A Greek Escape(64)
‘You have reached the voicemail of Leonidas Vassalio…’
Just hearing his deep tones sent fire tingling through her veins, but with her heart beating like crazy Kayla cut them off in mid-sentence. There was no way she could leave a message without her voice shaking uncontrollably. And then he’d know, wouldn’t he?
She’d try him again later, she decided, breathing deeply to steady her pulse-rate. In the meantime she would do what she’d planned to do before Lorna had rung and pop down to see Philomena.
The shutters were closed when Kayla pulled up alongside the cottage, which wasn’t that surprising as the late summer sun still burned fiercely here at this time of day, she thought. Even so, the flowers outside in their pots looked neglected and wilting, and there was an ominous air of emptiness about the place.
The door leading from the yard where she had sunbathed in the May sunshine looked securely closed, which was unusual, she realised, and there was no bread baking in the old clay oven, or any spotlessly clean washing hanging on the line.
As she came around the house, looking up at the shuttered windows, a man loading a cart called to her from a little way down the lane. He tilted his head, his weathered face sympathetic, and the expressive little gesture of his hands assured Kayla of what she dreaded most.
Oh, no!
As she wandered numbly around the side one solitary chicken ran clucking across the yard, and the sound only seemed to emphasise its screaming loneliness.
Her heart heavy with grief, Kayla got into the car, fighting back the emotion she could barely contain. But she knew she had to, because if she let it out for just a moment then she’d be swamped by it, she thought. By memories that were so much a part of this place. And Leonidas…
Her cell phone was sticking out of the bag she’d tossed onto the passenger seat, jolting her into remembering that she was supposed to try and contact him again.

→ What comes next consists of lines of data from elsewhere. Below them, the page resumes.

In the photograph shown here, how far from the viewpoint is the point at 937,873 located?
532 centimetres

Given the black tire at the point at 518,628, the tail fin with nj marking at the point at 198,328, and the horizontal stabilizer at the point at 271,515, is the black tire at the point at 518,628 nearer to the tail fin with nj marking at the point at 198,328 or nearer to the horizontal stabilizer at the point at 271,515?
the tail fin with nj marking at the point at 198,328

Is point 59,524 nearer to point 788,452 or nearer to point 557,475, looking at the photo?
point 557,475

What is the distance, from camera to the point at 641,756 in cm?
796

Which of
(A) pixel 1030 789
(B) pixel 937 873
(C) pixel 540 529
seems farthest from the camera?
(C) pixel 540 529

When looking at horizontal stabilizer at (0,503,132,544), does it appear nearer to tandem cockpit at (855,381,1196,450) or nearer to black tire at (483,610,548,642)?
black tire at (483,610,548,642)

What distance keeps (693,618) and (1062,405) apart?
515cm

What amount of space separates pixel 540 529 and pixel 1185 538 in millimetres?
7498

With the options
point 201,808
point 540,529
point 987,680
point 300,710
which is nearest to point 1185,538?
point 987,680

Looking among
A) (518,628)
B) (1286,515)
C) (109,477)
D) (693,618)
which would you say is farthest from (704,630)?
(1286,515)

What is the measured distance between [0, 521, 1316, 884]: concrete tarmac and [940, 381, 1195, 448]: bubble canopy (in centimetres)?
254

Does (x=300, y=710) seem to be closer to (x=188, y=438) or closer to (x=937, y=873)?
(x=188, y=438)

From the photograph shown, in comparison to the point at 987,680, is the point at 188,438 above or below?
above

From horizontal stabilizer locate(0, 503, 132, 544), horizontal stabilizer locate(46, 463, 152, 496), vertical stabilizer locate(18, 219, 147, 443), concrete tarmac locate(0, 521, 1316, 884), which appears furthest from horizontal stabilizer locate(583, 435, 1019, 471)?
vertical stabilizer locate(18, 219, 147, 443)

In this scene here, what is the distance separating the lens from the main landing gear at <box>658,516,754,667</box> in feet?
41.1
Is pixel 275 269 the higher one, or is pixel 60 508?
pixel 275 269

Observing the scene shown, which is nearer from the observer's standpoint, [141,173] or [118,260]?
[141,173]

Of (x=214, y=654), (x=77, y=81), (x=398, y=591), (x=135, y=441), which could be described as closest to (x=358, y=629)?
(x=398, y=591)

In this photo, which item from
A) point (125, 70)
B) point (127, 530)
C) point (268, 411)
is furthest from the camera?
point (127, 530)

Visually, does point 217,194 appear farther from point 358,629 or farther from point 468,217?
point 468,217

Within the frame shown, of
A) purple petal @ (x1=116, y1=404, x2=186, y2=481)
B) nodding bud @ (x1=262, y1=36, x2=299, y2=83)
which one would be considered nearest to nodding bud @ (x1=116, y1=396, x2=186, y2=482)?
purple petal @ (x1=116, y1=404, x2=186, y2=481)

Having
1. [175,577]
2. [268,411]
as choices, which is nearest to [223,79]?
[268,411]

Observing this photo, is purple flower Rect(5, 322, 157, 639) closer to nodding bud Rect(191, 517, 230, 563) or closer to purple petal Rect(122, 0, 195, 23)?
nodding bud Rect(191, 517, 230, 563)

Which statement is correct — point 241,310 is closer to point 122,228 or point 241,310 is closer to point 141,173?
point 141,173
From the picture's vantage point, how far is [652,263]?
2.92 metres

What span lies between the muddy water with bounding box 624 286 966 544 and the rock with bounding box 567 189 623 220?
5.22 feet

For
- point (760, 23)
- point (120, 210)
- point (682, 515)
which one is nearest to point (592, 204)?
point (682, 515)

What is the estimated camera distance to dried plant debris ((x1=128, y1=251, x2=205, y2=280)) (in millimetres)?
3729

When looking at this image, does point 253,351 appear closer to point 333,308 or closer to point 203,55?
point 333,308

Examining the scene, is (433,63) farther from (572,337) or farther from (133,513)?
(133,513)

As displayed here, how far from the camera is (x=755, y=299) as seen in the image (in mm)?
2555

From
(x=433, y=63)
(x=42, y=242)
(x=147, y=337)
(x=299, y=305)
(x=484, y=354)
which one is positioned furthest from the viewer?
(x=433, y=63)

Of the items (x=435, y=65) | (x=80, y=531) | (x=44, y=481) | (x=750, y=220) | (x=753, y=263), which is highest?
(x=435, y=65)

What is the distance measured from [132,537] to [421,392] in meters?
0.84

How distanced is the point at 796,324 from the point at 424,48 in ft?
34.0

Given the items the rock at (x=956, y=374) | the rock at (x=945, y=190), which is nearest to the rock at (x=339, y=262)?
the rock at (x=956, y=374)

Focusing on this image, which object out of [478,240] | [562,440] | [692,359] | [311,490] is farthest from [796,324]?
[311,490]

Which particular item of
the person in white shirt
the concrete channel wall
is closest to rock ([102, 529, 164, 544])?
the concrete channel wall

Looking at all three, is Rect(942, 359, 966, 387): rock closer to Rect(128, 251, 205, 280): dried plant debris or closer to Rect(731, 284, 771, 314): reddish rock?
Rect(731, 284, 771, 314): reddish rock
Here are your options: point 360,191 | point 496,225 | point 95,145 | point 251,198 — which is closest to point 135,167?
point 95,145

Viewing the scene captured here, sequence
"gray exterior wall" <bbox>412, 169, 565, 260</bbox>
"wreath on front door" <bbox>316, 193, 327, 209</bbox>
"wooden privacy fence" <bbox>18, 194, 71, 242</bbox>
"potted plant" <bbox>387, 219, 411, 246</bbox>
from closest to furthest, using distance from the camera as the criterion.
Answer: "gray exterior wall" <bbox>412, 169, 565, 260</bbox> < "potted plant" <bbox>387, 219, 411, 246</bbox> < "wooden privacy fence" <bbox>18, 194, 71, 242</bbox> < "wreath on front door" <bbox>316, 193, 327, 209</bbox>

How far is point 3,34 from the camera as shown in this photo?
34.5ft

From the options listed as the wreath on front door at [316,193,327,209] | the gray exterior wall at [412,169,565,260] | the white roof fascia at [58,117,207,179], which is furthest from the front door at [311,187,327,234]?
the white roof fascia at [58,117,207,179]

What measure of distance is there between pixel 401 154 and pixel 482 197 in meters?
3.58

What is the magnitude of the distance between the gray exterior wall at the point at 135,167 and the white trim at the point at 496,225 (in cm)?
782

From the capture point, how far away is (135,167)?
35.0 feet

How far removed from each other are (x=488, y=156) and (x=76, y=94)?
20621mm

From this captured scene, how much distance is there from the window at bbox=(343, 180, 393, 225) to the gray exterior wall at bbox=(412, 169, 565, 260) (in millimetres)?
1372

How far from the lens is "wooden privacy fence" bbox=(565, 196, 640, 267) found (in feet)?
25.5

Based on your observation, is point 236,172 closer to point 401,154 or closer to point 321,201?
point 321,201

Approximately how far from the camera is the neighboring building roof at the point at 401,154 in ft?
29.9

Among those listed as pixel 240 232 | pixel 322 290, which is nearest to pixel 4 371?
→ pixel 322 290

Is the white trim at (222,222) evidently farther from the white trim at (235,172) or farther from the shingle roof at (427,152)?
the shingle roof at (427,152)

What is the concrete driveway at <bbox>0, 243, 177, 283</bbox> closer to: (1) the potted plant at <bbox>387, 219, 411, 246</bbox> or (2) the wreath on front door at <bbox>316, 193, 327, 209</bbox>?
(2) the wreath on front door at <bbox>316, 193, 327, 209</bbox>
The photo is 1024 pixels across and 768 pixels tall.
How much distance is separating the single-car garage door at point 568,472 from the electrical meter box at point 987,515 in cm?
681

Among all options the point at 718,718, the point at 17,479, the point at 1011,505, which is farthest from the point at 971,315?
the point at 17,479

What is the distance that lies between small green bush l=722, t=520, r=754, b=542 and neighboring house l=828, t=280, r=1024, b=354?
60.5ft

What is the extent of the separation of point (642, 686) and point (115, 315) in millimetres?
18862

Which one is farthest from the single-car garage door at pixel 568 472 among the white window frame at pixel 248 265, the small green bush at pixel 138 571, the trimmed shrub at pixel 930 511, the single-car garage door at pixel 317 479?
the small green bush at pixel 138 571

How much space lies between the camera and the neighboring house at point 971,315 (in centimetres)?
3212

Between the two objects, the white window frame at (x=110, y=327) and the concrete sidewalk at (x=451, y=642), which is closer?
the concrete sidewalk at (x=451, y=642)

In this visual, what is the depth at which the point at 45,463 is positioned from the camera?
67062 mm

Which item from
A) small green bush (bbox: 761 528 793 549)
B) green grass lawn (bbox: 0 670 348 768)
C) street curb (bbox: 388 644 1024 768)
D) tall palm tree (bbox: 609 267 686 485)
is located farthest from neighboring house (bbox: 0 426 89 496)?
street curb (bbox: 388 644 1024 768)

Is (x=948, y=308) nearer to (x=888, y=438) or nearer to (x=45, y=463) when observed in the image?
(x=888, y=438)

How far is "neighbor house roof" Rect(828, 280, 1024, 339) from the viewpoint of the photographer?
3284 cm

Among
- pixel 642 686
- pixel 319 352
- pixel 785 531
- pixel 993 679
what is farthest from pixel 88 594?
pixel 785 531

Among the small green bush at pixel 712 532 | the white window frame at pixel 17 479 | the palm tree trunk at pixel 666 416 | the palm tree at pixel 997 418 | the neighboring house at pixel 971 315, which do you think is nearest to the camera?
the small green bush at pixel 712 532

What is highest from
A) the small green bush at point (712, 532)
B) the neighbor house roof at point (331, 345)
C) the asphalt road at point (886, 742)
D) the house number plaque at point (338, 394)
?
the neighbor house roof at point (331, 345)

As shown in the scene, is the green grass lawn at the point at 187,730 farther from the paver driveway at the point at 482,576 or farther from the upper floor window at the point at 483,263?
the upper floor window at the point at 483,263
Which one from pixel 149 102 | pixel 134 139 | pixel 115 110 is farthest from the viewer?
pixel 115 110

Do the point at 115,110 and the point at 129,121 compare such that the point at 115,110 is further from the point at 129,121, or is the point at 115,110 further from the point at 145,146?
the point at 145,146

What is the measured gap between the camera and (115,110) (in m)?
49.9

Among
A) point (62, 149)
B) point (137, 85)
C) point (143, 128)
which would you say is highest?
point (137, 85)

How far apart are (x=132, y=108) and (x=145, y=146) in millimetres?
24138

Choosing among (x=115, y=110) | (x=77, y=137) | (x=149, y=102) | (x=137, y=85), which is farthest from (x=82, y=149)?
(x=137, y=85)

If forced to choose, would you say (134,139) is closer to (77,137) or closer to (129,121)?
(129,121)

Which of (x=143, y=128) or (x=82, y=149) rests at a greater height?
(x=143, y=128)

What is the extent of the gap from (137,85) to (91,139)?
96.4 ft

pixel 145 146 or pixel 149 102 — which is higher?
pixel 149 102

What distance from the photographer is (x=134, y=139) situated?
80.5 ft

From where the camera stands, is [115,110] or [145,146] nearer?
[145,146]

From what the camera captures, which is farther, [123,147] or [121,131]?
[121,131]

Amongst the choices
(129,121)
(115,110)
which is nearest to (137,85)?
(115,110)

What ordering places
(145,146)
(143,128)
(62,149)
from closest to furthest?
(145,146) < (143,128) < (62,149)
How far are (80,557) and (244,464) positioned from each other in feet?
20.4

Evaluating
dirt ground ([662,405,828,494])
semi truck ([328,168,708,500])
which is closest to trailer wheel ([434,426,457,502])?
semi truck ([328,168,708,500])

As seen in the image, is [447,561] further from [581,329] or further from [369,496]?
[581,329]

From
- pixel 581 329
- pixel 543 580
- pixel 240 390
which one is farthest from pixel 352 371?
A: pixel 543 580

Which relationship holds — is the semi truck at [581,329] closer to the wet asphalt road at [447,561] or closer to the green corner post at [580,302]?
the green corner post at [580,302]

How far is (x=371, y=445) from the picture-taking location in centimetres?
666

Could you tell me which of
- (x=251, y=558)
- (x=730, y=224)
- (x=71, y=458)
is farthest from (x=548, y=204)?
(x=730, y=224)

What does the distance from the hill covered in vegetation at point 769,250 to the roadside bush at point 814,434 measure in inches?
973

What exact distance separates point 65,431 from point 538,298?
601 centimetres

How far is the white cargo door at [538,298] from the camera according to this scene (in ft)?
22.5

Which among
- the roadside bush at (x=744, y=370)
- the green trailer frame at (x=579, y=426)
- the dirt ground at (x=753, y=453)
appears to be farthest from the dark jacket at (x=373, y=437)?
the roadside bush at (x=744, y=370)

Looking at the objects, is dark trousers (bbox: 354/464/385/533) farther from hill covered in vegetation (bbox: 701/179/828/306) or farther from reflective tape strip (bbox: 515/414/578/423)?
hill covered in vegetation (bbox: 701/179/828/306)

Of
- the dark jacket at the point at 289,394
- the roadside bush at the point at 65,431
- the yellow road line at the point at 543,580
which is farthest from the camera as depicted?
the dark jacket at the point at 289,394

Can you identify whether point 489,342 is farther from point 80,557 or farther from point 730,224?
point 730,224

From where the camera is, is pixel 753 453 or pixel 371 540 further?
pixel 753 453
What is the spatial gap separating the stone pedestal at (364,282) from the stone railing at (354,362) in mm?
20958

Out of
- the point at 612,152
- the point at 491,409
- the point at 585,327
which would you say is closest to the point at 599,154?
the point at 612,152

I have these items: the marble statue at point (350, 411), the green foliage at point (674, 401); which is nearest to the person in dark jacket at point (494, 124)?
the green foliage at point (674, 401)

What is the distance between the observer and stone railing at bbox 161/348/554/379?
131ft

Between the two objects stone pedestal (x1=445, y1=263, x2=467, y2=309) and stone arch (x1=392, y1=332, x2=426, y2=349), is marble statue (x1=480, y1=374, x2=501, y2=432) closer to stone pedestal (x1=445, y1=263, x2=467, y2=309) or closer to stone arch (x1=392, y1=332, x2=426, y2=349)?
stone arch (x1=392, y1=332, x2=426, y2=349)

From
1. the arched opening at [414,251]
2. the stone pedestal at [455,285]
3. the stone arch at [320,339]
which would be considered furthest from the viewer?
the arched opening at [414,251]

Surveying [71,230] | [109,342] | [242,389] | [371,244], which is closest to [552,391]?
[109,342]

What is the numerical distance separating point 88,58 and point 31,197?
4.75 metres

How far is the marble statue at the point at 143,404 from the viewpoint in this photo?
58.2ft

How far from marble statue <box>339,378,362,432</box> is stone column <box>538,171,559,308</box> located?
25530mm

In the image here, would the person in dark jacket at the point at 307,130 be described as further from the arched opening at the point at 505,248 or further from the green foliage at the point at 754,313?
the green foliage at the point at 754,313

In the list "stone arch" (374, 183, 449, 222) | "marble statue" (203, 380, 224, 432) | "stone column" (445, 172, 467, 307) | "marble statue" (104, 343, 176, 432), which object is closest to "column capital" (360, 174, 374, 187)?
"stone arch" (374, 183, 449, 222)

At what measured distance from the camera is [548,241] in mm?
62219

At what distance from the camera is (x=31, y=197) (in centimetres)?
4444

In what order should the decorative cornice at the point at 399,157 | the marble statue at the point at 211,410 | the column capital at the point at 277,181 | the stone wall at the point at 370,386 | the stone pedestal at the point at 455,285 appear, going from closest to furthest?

Did he know? About Philomena? And then she realised that of course he would know. He would be heartbroken, she thought. In which case how could she ring him and ask him about something so trivial as a contract? She couldn’t. Anyway, his office had told her that he hadn’t come to Athens. And yet his London office had stated categorically that he had…
Of course!
Her gaze lifted swiftly to the hillside and the invisible ribbon of road that wound up above Lorna’s villa. He would have been told about Philomena and he would have come here to be with her family. Because she was his family. Or the only person worth calling ‘family’ that Leonidas Vassalio had. In which case he would be here! Not in Athens! Here! At the farmhouse! Where else would he stay?
She didn’t know if the little hatchback would stand up to the punishing drive as she tore out of the lane and took the zig-zagging road up to the familiar dirt track. She only knew she had to see him. She prayed to heaven that he would be there, and that he wouldn’t send her away.
The farmhouse looked the same as she swung into the paved yard. Pale stone walls. Green peeling shutters. Its rickety terracotta roof seeming to grow out of the hillside rising sharply above it. The truck was still there too, looking as dusty and as sorry for itself as it ever had.
No one answered when she knocked at the flaking door.
Coming around the back, she noticed how baked everything looked from the hot, Ionian summer, remembering with a sharp shaft of pain how she had sat there on the terrace under that vine-covered canopy, enjoying the fish Leonidas had cooked for her the first time she had come here.
Again, there was no response to her knock, and after several attempts to make him hear she tried the doors. They were locked, just as Philomena’s had been.
Everything was the same, but nothing was, she thought achingly, peering through one of the half-open shutters. Supposing he had gone? Supposing he hadn’t been here at all? She couldn’t bear it if he wasn’t. She didn’t think she’d ever find the courage to face him again.
She could see papers lying all over the kitchen table, just as there had been on that dreadful morning when she’d seduced him so shamelessly before discovering who he really was. And there was his pinboard with his plans on, propped up against the easel.
So he was immersing himself in work. Was that how he was dealing with his grief? Carrying on regardless with that formidable strength of character? That indomitable will that was such an integral part of the man she had so desperately fallen in love with?
A sound like a twig snapping behind her had her whirling round, her pulses missing a beat and then leaping into overdrive when she saw him striding up through the overgrown garden.